_Selection_.

Melika Murtezić

Legal adviser

Court of Bosnia and Herzegovina

Cases when the Accused Refuses to Appear[1]

One of the novelties in criminal proceedings before the courts of Bosnia and Herzegovina is certainly the ban of trials in absentia under Article 247 CPC BiH: an accused may never be tried in absentia. However, the question arises as to how to define the term ’in absentia’, i.e. whether it includes the absence of an accused at trial or at any specific hearing s/he is summoned to:

-  because s/he is not physically attainable to the court;

-  when s/he is attainable but makes it clear that s/he does not wish to attend the trial, i.e. when s/he explicitly waives the right to be present in the course of the proceedings conducted against him/her.

’Trial in absentia’ can be interpreted as an accused being fully unattainable in the proceedings, when fleeing or hiding, but it mostly regards cases when it is not possible to ensure his presence in the course of the proceedings, as his whereabouts are unknown or there are other obstacles to ensuring his presence. It is important to note that the CPC BiH also prescribes the actions the court might take in case the accused is attainable, i.e. when his presence in the proceedings has been ensured by one of the measures to ensure the presence of the accused. Article 246(1) CPC BiH provides for the apprehension of the accused in case he refuses to appear at the hearing, failing to justify his absence.

_Task description_.
Answer these questions about the text on trials in absentia:
(a) Which article of the CPC BiH says an accused may never be tried in absentia?
(b) At which court does the legal adviser work?
(c) What does Article 246(1) CPC BiH provide for when the accused refuses to appear at the hearing and fails to justify the absence?
The entries that follow have no connection to the text.

_Data rows_.
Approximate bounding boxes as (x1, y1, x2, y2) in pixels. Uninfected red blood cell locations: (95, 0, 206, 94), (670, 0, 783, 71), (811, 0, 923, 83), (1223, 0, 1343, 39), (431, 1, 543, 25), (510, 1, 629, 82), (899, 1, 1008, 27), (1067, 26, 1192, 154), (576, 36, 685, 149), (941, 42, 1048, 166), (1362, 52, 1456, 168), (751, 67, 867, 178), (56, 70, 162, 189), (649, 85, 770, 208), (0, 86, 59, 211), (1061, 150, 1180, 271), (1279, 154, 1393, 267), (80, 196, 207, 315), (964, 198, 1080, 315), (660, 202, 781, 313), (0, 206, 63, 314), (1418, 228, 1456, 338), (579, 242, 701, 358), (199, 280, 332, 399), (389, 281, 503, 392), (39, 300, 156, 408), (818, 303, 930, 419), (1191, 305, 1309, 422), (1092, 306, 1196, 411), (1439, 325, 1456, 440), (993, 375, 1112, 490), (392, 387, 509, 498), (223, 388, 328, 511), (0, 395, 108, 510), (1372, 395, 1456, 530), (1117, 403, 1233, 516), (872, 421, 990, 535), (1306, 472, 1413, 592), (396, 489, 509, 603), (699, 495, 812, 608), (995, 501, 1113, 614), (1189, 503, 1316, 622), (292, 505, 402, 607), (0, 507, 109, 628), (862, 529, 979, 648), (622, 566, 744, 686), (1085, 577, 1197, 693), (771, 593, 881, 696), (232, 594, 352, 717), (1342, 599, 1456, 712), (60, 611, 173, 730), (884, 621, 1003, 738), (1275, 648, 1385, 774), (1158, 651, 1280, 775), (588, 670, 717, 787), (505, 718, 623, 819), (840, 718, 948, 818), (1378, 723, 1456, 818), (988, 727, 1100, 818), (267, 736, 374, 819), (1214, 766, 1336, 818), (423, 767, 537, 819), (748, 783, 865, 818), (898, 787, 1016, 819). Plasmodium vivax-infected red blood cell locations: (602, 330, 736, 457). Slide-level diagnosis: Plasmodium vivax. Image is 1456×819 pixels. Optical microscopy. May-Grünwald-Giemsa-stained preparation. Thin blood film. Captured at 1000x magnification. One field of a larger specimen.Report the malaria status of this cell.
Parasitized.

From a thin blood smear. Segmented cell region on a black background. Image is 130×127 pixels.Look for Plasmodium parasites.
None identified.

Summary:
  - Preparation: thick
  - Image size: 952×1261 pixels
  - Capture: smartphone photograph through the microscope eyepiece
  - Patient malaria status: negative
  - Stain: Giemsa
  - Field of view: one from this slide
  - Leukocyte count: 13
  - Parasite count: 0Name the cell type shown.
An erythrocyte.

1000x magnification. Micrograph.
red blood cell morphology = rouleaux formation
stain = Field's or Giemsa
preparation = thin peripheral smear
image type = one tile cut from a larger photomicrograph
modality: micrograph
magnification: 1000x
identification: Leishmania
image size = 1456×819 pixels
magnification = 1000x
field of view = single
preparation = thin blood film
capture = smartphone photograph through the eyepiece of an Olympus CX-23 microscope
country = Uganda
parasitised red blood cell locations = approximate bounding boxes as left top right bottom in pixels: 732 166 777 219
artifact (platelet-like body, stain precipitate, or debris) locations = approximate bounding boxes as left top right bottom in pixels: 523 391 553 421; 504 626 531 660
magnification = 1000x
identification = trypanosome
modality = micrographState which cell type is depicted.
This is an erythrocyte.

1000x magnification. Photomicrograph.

_Output of the task_.
(a) Article 247
(b) The Court of Bosnia and Herzegovina
(c) The apprehension of the accused